— WHAT IS NEEDED —
All of the records should be reproduced word for word, but no images may appear in the copy.

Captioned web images
== == ==

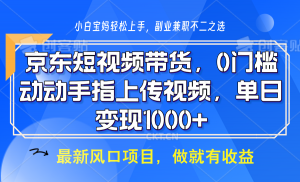 京东短视频带货,操作简单,可矩阵操作,动动手指上传视频,轻松日入1000+-俗人圈网创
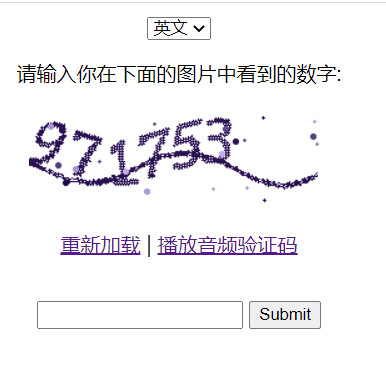 图片验证码数字加减什么意思 图片验证码数字加减什么意思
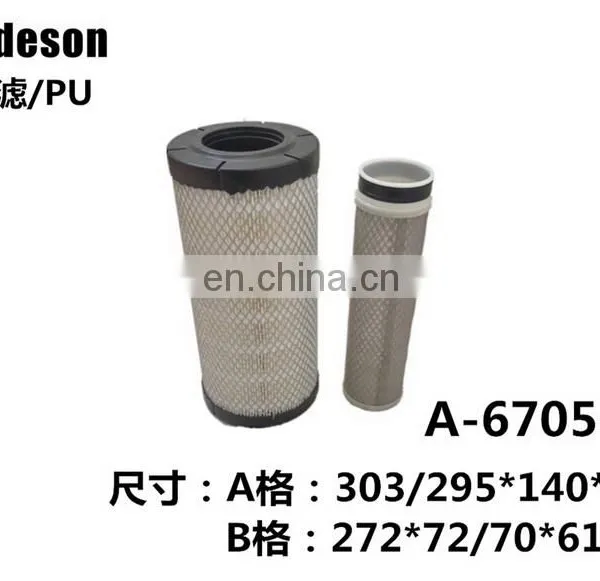 Excavator Prats Air Filter for EX70 ,ZX60-5G YD00001541,YD00001327 photo-2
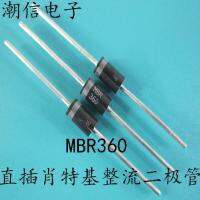 【cw】 50PCS/LOT NEW ORIGINAL MBR360 SR360 60V In Schottky Rectifier Diodes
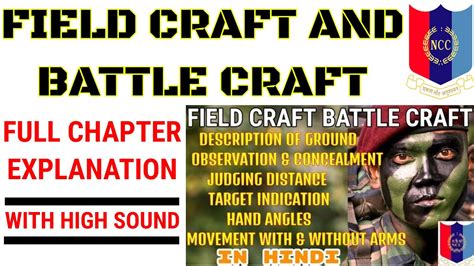 All About Field Craft Battle Craft In Ncc Full Chapter Explanation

== == ==

— RESPONSE TO THE TASK —
 京东短视频带货,操作简单,可矩阵操作,动动手指上传视频,轻松日入1000+-俗人圈网创
 图片验证码数字加减什么意思 图片验证码数字加减什么意思
 Excavator Prats Air Filter for EX70 ,ZX60-5G YD00001541,YD00001327 photo-2
 【cw】 50PCS/LOT NEW ORIGINAL MBR360 SR360 60V In Schottky Rectifier Diodes
 All About Field Craft Battle Craft In Ncc Full Chapter Explanation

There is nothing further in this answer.